Author: Pamela Druckerman
Genre: Non-fiction, parenting
Star Rating (out of 5): ****
Reading Around the World: France
American mother Pamela Druckerman opens her book by describing a “vacation” she, her British husband, and their 18 month old daughter took to a seaside town a few hours outside Paris. “We quickly discover that two restaurant meals a day, with a toddler, deserve to be their own circle of hell.” This is a sentiment that I suspect most American parents have experienced at least once. However, Druckerman notes that, “After a few more restaurant meals, I notice that the French families all around us don’t look like they’re in hell. Weirdly, they look like they’re on vacation.”
This shocking observation sets Druckerman on a mission to discover why French children do such mind-boggling things as sleep through the night at three months old, eat gourmet meals with nary a chicken nugget in sight, and spend play dates independently playing while their mothers sip café crème and have uninterrupted conversations.
Druckerman finds that the gulf between American and French attitudes about parenting begins as early as pregnancy. She comments insightfully: “American women typically demonstrate our commitment [to our unborn children] by worrying and showing how much we’re willing to sacrifice, even while pregnant; whereas Frenchwomen signal their commitment by projecting calm and flaunting the fact that they haven’t renounced pleasure.”
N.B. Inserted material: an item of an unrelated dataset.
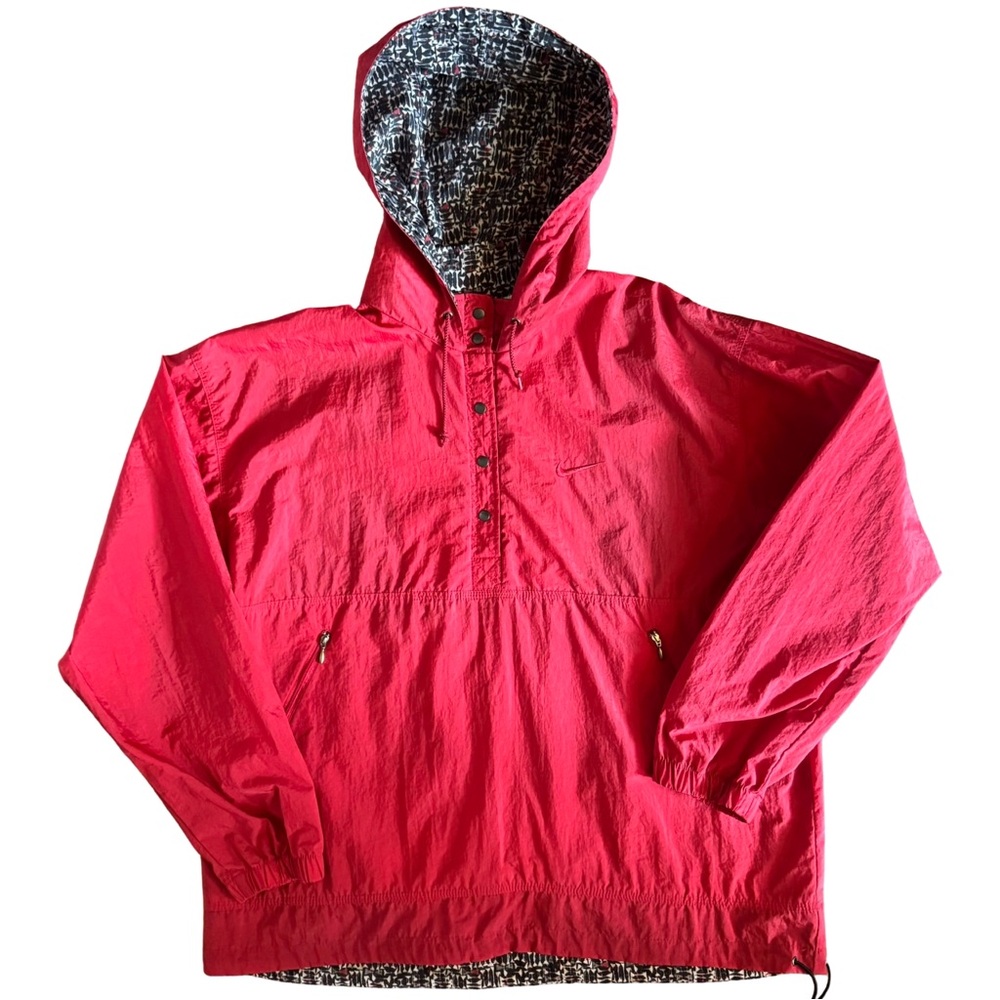 Nike Women’s Y2K Anorak Windbreaker Jacket - Size L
Easy-to-read and entertaining, Bringing Up Bebe is part biography, part travelogue, and part journalistic inquiry as Druckerman writes about her own observations, interviews French parents and teachers, and includes bits of psychological and sociological research findings. Druckerman excels at explaining not just what Parisian parents do differently, but why they do those things differently and what goals and values motivate those decisions.
While there are certainly a lot of aspects of French parenting that I will not be adopting myself, the most interesting thing about the book was getting a fresh perspective and challenge on parenting values that American culture simply takes for granted, and having a chance to think through whether those values and methods really are what’s best for our family. Interestingly, I often found myself agreeing with the French assessment of why some American methods are damaging to children, but disagreeing with the French alternatives. When it came down to moral decisions, many Biblical parenting concepts that I would consider the best ways to deal with parenting issues were notably absent from both the American and French philosophies. However, there were numerous methods for dealing with practical day-to-day life that I found fascinating and worth giving a try.
I wouldn’t recommend reading it if you tend to feel guilt or pressure with every new parenting technique, but if you can take it with a grain of salt, it’s an interesting and amusing read.